━━━ Source ━━━

Je recommande de prendre les mesures qui s'imposent pour doubler le nombre de jeunes Canadiens qui participent chaque année à des échanges linguistiques de courte ou de longue durée aux niveaux secondaire et postsecondaire. Il s'agirait d'une façon exemplaire de marquer le 150e anniversaire du Canada.
[Traduction]
Je recommande de collaborer avec les gouvernements provinciaux et territoriaux, ainsi qu'avec les établissements d'enseignement postsecondaire, pour augmenter le nombre de programmes qui offrent aux étudiants la possibilité de suivre des cours dans leur seconde langue officielle.
[Français]
Je recommande également d'offrir une aide financière aux universités afin que celles-ci élaborent et mettent en œuvre de nouvelles initiatives destinées à améliorer les possibilités d'apprentissage en langue seconde des étudiants.
[Traduction]
Sur ce point, madame la présidente, j'aimerais conclure ma présentation. Je me ferai maintenant un plaisir de répondre à vos questions et à celles de vos collègues.
[Français]
La présidente : Nous allons maintenant passer à la période des questions, mais j'aimerais savoir de quelle façon vous désirez que l'on procède. Si je comprends bien, nous aurons des questions par rapport aux meilleures pratiques, mais, s'agissant de votre rapport annuel, aurez-vous une présentation à nous faire ou désirez-vous simplement laisser les questions ouvertes?
M. Fraser : Je pourrais faire une présentation de façon spontanée sur le rapport annuel, mais, puisque notre temps est assez limité pour couvrir les trois sujets, il serait peut-être plus utile de procéder autrement. Que préférez-vous? Personnellement, je crois qu'il serait plus efficace que je restreigne mes remarques à l'étude que vous êtes en train de faire.
Le sénateur Maltais : Le rapport annuel, monsieur le commissaire, je n'ai pas eu le temps de le lire. Il est arrivé à mon bureau à 14 h 45. Je ne peux donc pas en discuter.
M. Fraser : Voulez-vous que j'en fasse un sommaire?
Le sénateur Maltais : Si vous le voulez bien.
La présidente : Le temps presse. Dans une heure nous devons passer à la prochaine partie. Ce que nous pourrions faire, c'est poser des questions par rapport à votre présentation sur les meilleures pratiques. Si nous voyons qu'il reste encore du temps, avant de passer à la deuxième partie, nous pourrons parler du rapport annuel.
M. Fraser : Vous pourrez me poser des questions sur les faits saillants, par exemple, et je serai heureux de vous les décrire.
La présidente : Vous pourrez le faire après les questions.

━━━ Données fournies ━━━

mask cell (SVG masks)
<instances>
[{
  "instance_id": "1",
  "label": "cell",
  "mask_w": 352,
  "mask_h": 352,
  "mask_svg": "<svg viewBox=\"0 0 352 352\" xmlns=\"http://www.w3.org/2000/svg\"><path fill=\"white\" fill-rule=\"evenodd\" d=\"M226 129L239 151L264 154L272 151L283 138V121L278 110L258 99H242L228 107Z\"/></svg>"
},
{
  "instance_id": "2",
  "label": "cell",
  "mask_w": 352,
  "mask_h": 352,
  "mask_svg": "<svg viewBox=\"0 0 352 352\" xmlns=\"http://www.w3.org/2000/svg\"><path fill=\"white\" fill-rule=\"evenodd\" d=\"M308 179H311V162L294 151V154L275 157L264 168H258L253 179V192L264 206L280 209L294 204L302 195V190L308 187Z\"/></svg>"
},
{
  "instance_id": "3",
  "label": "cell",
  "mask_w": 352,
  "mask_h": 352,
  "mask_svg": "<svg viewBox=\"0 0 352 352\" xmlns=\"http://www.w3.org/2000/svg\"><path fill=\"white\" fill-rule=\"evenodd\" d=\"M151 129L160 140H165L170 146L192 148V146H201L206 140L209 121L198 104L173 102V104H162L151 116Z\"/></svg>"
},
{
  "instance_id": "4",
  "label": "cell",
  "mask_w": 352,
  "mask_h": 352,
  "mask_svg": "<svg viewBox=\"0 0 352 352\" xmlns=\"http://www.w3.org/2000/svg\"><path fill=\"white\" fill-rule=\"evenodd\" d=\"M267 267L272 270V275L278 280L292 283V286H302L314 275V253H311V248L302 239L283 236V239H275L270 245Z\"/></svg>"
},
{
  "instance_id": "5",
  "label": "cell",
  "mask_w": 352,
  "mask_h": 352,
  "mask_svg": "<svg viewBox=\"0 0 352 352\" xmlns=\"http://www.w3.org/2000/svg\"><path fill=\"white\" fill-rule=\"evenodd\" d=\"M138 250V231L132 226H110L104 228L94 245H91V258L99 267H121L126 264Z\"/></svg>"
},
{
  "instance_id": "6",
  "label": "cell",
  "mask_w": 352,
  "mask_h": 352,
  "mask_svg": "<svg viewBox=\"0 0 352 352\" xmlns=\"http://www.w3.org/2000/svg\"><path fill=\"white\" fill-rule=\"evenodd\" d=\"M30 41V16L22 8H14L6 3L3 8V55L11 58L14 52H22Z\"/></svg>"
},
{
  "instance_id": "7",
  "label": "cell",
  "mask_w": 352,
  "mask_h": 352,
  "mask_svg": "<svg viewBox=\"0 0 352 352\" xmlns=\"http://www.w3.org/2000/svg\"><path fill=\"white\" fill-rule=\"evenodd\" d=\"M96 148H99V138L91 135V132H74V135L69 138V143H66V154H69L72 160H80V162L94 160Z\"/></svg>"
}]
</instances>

━━━

Liste des tâches |
1. Répondez à ces questions sur la transcription de la séance du comité, qui figure plus haut :
(a) Que recommande-t-on de faire avec le nombre de jeunes Canadiens qui participent chaque année à des échanges linguistiques ?
(b) À quelle heure le rapport annuel est-il arrivé au bureau du sénateur Maltais ?
(c) Selon la présidente, dans combien de temps le comité doit-il passer à la prochaine partie ?
2. Reproduisez le passage de la transcription de la séance du comité qui va de « M. Fraser : Je » à « fasse un sommaire? ».
3. Poursuivez la transcription de la séance du comité à partir de sa dernière réplique.

Corrigé |
1.
(a) Le doubler.
(b) À 14 h 45.
(c) Dans une heure.

2.
M. Fraser : Je pourrais faire une présentation de façon spontanée sur le rapport annuel, mais, puisque notre temps est assez limité pour couvrir les trois sujets, il serait peut-être plus utile de procéder autrement. Que préférez-vous? Personnellement, je crois qu'il serait plus efficace que je restreigne mes remarques à l'étude que vous êtes en train de faire.
Le sénateur Maltais : Le rapport annuel, monsieur le commissaire, je n'ai pas eu le temps de le lire. Il est arrivé à mon bureau à 14 h 45. Je ne peux donc pas en discuter.
M. Fraser : Voulez-vous que j'en fasse un sommaire?

3.
M. Fraser : Oui.
La présidente : Merci. La première question sera posée par la vice-présidente du comité, la sénatrice Fortin- Duplessis.
La sénatrice Fortin-Duplessis : Nous allons commencer par les meilleures pratiques.
Monsieur le commissaire, croyez-vous qu'une politique pancanadienne favoriserait l'apprentissage des deux langues officielles à tous les paliers d'enseignement? Pensez-vous qu'une telle politique soit nécessaire aux niveaux primaire et secondaire?
M. Fraser : Je crois qu'il est très important de se doter d'une espèce de cascade où le plus grand employeur du Canada, qui est le gouvernement fédéral, envoie un message très clair aux universités soulignant le fait que le gouvernement fédéral a besoin d'employés bilingues et qu'il est de la responsabilité des universités d'offrir des occasions d'apprentissage. Il faudrait, par la suite, que les universités envoient un message similaire aux étudiants, aux parents et aux écoles secondaires selon lequel elles valorisent le fait que les étudiants prennent des cours plus exigeants dans leur langue seconde.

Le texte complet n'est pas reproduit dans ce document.